3. When one teaches, two learn
I have previously admitted in this letter that my writing was selfish. I’m not afraid to repeat it. I write because it benefits me, but I love it when it also serves other people.
Only a few months after starting my career in 2015, I started writing what you would today call “thought leadership” content. I didn’t have experience, and so, no many thoughts of my own to share. However, I had my finger on the pulse, and a lot of my early writing was about innovation around the world, and how I foresaw that changing things. I was writing partly to build a name for myself, but every time I wrote, I learned something. Something I could share in a client conversation, something I could use as an example for a project.
Writing is a very powerful way to validate how well you understand a particular topic. It often, forces you to level your game up, as the knowledge required to write is far greater than the knowledge required to (think we) understand. Writing is a massively underrated learning tool. Want to learn something? Write it.
Today, I write the Letter to force myself to think more clearly and share what I know, but it is also a great way to add value to people who may not be able to afford my 1:1 coaching (although, obviously, my coaching is several levels of magnitude more valuable than what I can convey in a newsletter).
4. Writing lasts longer, full stop
I like to think I have a decent memory. I also live a busy life, with many contexts to switch across.
Unless I write something, I must assume it will be forgotten.
Unless I write an action, I must assume I won’t execute it.
Unless I write what I am waiting from someone else, I must assume I will forget about it.

> [Given information]
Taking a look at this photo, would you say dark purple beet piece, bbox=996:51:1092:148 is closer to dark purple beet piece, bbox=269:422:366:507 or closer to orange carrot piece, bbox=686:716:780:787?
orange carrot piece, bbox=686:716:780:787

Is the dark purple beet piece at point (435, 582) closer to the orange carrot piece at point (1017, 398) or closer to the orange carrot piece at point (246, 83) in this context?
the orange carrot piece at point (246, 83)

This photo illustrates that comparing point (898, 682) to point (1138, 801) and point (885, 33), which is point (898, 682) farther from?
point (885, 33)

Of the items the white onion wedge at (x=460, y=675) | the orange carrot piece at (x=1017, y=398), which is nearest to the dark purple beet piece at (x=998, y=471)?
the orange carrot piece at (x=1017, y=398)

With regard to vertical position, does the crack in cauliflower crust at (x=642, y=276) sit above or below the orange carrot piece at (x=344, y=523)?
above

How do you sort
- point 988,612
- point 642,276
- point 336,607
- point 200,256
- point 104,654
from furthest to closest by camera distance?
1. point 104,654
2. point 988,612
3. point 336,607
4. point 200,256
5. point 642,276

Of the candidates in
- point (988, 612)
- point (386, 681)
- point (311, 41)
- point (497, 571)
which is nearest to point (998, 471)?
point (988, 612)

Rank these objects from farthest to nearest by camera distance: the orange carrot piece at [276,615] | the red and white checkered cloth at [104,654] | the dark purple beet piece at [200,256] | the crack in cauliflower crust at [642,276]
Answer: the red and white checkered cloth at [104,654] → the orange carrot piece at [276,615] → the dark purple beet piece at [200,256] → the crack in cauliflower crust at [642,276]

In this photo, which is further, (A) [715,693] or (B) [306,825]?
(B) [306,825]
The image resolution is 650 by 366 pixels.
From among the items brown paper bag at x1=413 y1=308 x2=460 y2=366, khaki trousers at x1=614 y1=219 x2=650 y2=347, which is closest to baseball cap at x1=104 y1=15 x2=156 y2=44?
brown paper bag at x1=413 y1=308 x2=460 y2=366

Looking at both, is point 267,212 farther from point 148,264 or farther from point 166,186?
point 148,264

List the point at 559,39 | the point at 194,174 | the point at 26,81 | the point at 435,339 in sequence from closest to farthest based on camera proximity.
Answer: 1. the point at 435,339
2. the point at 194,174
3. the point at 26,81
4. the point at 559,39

> [Work task 1] Please list every sentence in the piece on writing that begins with "Unless I write."
> [Work task 2] Resume the piece on writing, picking up right after its last sentence.
The listing comes from a separate source and is unrelated to the piece on writing.

> [Answer section 1]
Unless I write something, I must assume it will be forgotten.
Unless I write an action, I must assume I won't execute it.
Unless I write what I am waiting from someone else, I must assume I will forget about it.

> [Answer section 2]
Not to be morbid, but… Even if I had a photographic memory, my writing will outlive me. It certainly will outlive my attention span and my memory, but there is nothing longer lasting than writing. I have a book from 1821 in my bookcase. The author, their children, and their grandchildren have long gone. The only reason I have access to that content is because they put quill to parchment. Most of what I write will be inconsequential, and the same goes for you, but, what if it isn’t? What if your legacy could live on, for several generations, simply because you decided to document something that would otherwise only have existed in your mind?
You don’t need to be the next Seneca for your thoughts to be valuable after you are gone.
5. Writing is special
While all I have shared above very much focuses on levelling up from a career point of view, writing is special. There is more to it.
Writing is a gift. Writing can fill people with gratitude. This week, I was at an event with a friend. While we were sat at the dinner table, he took his name card, and just wrote on it “You made this possible. Thank you again” and put it in front of me. That card is currently sat on my desk. It’s a memento I will treasure for years to come, because of what it conveys.
Likewise, how would it feel if you found a letter from one of your great-grandfathers sharing some of his stories and life lessons. How valuable would that be for you?
As coach Carter said:
The shortest pencil has better recall than the longest memory.
What you write will help your career far more than what you remember. Especially in an age where people are using ChatGPT to write to others, and the recipient uses ChatGPT to summarise what ChatGPT wrote and asks ChatGPT to answer to ChatGPT, there has never been anything more valuable than organic writing. Please, don’t outsource this art to technology. Let AI augment you, not replace you.
Get writing. Crucially, normalise writing for yourself. You are your single most important audience, treat yourself accordingly. Just Write.